WORK ITEM: All lines of the material must be output verbatim.

EXERCISE DATA:

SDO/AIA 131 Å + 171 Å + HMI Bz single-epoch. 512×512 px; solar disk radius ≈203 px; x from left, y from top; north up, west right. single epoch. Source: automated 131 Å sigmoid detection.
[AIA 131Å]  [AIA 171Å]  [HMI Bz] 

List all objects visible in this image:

PROBLEM SOLUTION:
SDO/AIA 131 Å + 171 Å + HMI Bz single-epoch. 512×512 px; solar disk radius ≈203 px; x from left, y from top; north up, west right. single epoch. Source: automated 131 Å sigmoid detection.
[AIA 131Å]  [AIA 171Å]  [HMI Bz] 

List all objects visible in this image:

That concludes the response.